ACTIONS TO TAKE:
A: Reproduce the passage of the forum discussion on historical heroes from "Great points." to "around their lives.".
B: In the forum discussion on historical heroes, which book is given as the point before which animals' rights and feelings received little media attention?
C: Pick up the forum discussion on historical heroes and continue it after its last sentence.

PAGE EXTRACT:
#####

Samira wrote:
someproteinguy wrote:
Maybe because those people owned slaves, and eventually the aggression will be directed against anyone who participated in the practice?
I mean, that's a conversation worth having on its own merits. Think about the pedestals we put people on, and how we insist that our heroes are always and only heroes.
How much more interesting it would be to study these remarkable individuals as complete people, with virtues and flaws and odd quirks and redeeming qualities. Yes, Washington owned slaves; Jefferson not only owned slaves but took sexual advantage of several. We know that, but we never SAY it, and it's worth talking about. I don't think it's a matter of tearing down heroes, but of humanizing people who actually lived and breathed and made decisions that echo down the long centuries.
Great points.
I think context is one of the harder things to keep in mind. A simple example: prior to the publishing of Black Beauty there was minimal media attention given to animals having rights/feelings/thoughts. This doesn't mean every farmer in the dark ages abused their sheep, but it may also mean the standard of care that was in the "acceptable range" may well have been akin to deplorable or inhumane today. This makes it very hard to see historical figures as heroes through a modern lens if we can't remind ourselves of the context around their lives.

#####

Stored items:
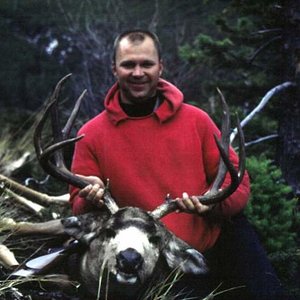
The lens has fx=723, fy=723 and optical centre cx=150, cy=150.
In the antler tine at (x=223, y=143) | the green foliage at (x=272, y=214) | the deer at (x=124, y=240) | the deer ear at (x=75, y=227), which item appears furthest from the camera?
the green foliage at (x=272, y=214)

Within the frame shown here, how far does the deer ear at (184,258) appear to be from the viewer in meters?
4.41

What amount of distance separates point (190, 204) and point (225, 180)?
1.51 ft

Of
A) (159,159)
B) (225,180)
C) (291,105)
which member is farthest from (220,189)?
(291,105)

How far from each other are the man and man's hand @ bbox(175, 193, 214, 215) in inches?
11.4

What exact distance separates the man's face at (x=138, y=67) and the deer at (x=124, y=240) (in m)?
0.54

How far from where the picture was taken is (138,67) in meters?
4.94

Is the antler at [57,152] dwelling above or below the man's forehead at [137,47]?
below

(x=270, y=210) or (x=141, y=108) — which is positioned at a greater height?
(x=141, y=108)

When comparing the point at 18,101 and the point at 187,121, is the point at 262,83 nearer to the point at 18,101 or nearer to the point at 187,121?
the point at 187,121

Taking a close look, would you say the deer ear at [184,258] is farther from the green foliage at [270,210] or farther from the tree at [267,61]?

#####

OUTPUTS BY TASK:
A:
Great points.
I think context is one of the harder things to keep in mind. A simple example: prior to the publishing of Black Beauty there was minimal media attention given to animals having rights/feelings/thoughts. This doesn't mean every farmer in the dark ages abused their sheep, but it may also mean the standard of care that was in the "acceptable range" may well have been akin to deplorable or inhumane today. This makes it very hard to see historical figures as heroes through a modern lens if we can't remind ourselves of the context around their lives.

B: Black Beauty

C:
Then take a historical figure like Robert E. Lee, how many people view him as a hero because Luke and Bo Duke told them so when they were 8 years old and have never actually really looked into him? This is not saying he isn't a hero in the context of his time & place, but heroes don't always resonate into the future. Dukes of Hazzard presented an aw-shucks Southern Pride with no sense of menace to it including a confederate flag as a stylish, harmless badge. If that was all anyone ever did with a confederate flag then it probably wouldn't be seen as a problem by anyone today (as we ignore history for the convenience of modern thinking). But that is not the way some people are using it and not the rhetoric of the days it was created for.
If your symbol is used to brand hate, you've lost that symbol (look how fast the Detroit Red Wings voiced nonsupport of their logo being at that rally). The former good luck symbol known as the swastika is a great example of this. Any kid that watched the Dukes and believed in those characters would not expect them to run people over at a rally in the General Lee --they'd repaint the car with the state flag or something (though Georgia's new flag still connects to the confederate history) and help solve the argument, being the good-guy good ol' boys.
The American Civil war is a complicated mess of state rights and political ploys and there is a lot to do with the economic impact of slavery rather than just grand notions of equality if one digs into the records of the time. I would hope the one takeway from it would be that Americans don't need to ever kill Americans again over political views. Maybe that is naive (Ohio State...), but I prefer hopeful.
Then you have recent events where some people are dressing **** and a person gets killed. Freedom of speech and thought are great, but security of person (freedom from hate) of a group trumps an individual's right to say or do what they want. If someone threatens America we stand together as Americans --even if that threat is an American, right? (asking as a Canadian... we've got our own issues. One of them is that it freaks us out when the USA is chaotic... which the last nearly year has been)
I'd go further to say that the price was paid in WWII that the **** card is not one you get to play, period. Certainly not one you can play and have any credibility as a rationale thinker.